Extrait retenu
Réformes du code, audits du fichier…: Le long processus du système électoral sénégalais
Le Sénégal est connu pour sa tradition démocratique, mais il a
fallu plusieurs réformes de ses textes juridiques pour améliorer son
système électoral. Même si on vote dans le pays depuis 1848, le premier
Code électoral a été élaboré en 1976, puis un autre en 1982. Toutefois,
d’après les experts électoraux Ousmane Badiane et Ndiaga Sylla, c’est le
Code consensuel de 1992 qui a jeté les bases de la démocratie
sénégalaise. Ce dernier texte a permis d’avoir plusieurs acquis ayant
mené à la première alternance politique du pays en 2000. Il a été
modifié plusieurs fois par la suite, avec le cycle des audits du fichier
électoral qui ont rythmé la vie politique du pays depuis 2000.

Actions requises
(1) Reproduisez à l'identique le passage de l'extrait sur le système électoral sénégalais allant de « Réformes du code, audits » jusqu'à « pays depuis 2000. » inclus.
(2) Relevez toutes les années citées dans l'extrait sur le système électoral sénégalais, chacune une seule fois, dans l'ordre chronologique.

Données extraites
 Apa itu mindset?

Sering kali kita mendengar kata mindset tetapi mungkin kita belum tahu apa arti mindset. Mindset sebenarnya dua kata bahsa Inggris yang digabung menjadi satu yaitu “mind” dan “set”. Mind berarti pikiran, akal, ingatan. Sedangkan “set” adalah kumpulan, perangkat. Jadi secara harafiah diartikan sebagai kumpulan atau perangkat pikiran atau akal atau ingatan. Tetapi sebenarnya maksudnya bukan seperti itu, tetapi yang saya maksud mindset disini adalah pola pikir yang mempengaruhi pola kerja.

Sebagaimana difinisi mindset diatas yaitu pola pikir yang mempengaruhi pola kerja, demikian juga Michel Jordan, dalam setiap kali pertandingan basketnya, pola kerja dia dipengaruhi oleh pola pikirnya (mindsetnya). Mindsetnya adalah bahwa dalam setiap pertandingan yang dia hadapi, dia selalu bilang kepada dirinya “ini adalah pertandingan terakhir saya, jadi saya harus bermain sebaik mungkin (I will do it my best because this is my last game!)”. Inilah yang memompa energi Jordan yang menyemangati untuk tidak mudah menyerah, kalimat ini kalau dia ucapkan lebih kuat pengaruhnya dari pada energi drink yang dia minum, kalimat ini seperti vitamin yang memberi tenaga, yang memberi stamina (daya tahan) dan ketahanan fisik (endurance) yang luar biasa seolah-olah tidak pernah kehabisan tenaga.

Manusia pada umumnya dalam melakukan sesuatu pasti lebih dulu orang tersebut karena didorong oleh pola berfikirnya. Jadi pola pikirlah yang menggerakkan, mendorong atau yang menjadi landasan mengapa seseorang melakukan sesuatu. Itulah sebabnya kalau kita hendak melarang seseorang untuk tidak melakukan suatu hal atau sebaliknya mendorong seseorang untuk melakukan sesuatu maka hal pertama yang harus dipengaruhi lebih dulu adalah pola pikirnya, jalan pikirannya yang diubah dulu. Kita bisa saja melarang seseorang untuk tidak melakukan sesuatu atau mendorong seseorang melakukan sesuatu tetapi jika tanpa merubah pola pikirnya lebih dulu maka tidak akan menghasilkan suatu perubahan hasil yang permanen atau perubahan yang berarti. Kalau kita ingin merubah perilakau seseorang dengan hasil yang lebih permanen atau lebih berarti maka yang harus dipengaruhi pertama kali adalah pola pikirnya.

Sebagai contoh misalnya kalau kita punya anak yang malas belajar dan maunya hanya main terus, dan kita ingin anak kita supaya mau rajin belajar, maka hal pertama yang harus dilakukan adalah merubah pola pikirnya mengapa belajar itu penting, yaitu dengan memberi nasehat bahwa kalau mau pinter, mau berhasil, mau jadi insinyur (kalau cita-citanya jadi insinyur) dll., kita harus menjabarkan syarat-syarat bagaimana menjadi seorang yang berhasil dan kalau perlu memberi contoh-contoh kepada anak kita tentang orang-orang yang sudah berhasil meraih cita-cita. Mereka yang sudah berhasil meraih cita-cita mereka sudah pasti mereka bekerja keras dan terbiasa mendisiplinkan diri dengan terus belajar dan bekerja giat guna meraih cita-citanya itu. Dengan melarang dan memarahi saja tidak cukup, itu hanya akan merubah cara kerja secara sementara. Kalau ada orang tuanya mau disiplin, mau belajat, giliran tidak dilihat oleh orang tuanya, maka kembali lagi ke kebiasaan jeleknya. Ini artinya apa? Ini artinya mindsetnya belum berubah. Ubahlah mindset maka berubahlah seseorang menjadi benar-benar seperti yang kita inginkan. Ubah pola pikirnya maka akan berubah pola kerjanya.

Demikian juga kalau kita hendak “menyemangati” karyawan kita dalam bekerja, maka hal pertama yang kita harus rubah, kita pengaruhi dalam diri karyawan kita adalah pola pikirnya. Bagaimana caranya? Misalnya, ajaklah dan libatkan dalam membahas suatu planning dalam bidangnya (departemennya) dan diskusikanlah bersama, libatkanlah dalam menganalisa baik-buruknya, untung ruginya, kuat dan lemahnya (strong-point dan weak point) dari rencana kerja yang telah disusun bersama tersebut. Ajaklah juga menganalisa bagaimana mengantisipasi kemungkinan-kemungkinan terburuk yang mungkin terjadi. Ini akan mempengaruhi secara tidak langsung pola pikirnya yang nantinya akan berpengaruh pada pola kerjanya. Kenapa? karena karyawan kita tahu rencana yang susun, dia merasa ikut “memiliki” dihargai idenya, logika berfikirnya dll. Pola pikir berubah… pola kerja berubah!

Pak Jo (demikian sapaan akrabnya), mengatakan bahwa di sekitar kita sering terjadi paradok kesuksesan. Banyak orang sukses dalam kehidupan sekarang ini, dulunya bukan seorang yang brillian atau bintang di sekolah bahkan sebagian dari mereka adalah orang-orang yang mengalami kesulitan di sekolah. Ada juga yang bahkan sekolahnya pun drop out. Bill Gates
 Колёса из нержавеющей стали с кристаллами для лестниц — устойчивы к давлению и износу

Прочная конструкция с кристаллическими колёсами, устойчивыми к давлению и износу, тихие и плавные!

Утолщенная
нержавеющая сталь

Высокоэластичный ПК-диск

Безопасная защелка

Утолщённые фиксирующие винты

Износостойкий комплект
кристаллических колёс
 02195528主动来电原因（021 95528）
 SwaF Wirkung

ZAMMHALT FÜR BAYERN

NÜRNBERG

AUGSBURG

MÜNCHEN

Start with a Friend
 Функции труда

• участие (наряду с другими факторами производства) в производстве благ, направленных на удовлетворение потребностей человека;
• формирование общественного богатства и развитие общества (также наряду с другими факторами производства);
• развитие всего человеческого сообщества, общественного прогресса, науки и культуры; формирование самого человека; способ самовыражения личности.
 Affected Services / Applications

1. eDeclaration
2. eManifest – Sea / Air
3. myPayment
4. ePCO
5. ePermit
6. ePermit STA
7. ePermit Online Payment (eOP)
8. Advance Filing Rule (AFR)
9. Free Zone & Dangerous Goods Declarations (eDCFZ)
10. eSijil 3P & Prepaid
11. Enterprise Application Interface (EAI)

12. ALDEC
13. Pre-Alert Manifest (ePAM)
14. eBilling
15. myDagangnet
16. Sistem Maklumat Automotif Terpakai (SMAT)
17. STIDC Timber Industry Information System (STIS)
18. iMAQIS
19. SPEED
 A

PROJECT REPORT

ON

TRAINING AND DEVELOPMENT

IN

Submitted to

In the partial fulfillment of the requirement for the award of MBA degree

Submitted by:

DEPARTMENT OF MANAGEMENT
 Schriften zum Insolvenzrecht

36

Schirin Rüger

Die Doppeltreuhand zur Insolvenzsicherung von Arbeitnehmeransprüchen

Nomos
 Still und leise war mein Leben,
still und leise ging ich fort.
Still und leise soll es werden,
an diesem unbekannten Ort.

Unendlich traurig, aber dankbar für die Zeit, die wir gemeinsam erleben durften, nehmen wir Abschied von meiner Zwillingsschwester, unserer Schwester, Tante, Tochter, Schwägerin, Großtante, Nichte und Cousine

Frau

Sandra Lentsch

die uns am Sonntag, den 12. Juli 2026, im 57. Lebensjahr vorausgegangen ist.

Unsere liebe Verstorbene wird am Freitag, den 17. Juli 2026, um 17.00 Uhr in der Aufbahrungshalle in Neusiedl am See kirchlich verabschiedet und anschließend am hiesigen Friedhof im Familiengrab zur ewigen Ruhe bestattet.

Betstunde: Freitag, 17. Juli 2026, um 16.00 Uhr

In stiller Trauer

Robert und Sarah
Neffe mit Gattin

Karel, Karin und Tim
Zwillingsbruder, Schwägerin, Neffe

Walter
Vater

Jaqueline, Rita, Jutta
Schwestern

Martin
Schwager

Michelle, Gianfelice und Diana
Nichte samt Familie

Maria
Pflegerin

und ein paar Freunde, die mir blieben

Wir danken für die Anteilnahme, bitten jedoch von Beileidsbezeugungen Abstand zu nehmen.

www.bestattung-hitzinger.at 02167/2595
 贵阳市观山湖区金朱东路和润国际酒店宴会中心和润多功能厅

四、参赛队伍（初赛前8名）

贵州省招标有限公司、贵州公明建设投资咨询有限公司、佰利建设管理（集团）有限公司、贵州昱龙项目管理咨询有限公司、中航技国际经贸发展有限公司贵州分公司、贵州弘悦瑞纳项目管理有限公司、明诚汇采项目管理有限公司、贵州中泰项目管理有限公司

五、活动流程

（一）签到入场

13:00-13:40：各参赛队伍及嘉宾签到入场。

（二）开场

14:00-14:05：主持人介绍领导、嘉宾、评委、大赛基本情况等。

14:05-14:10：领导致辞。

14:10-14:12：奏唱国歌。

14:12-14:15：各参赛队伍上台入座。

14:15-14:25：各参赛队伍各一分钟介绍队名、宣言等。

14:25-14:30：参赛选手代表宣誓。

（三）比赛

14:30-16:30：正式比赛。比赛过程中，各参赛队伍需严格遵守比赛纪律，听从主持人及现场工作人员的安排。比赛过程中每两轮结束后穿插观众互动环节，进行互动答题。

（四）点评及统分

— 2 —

Liste des réponses
(1)
Réformes du code, audits du fichier…: Le long processus du système électoral sénégalais
Le Sénégal est connu pour sa tradition démocratique, mais il a
fallu plusieurs réformes de ses textes juridiques pour améliorer son
système électoral. Même si on vote dans le pays depuis 1848, le premier
Code électoral a été élaboré en 1976, puis un autre en 1982. Toutefois,
d’après les experts électoraux Ousmane Badiane et Ndiaga Sylla, c’est le
Code consensuel de 1992 qui a jeté les bases de la démocratie
sénégalaise. Ce dernier texte a permis d’avoir plusieurs acquis ayant
mené à la première alternance politique du pays en 2000. Il a été
modifié plusieurs fois par la suite, avec le cycle des audits du fichier
électoral qui ont rythmé la vie politique du pays depuis 2000.

(2) 1848, 1976, 1982, 1992, 2000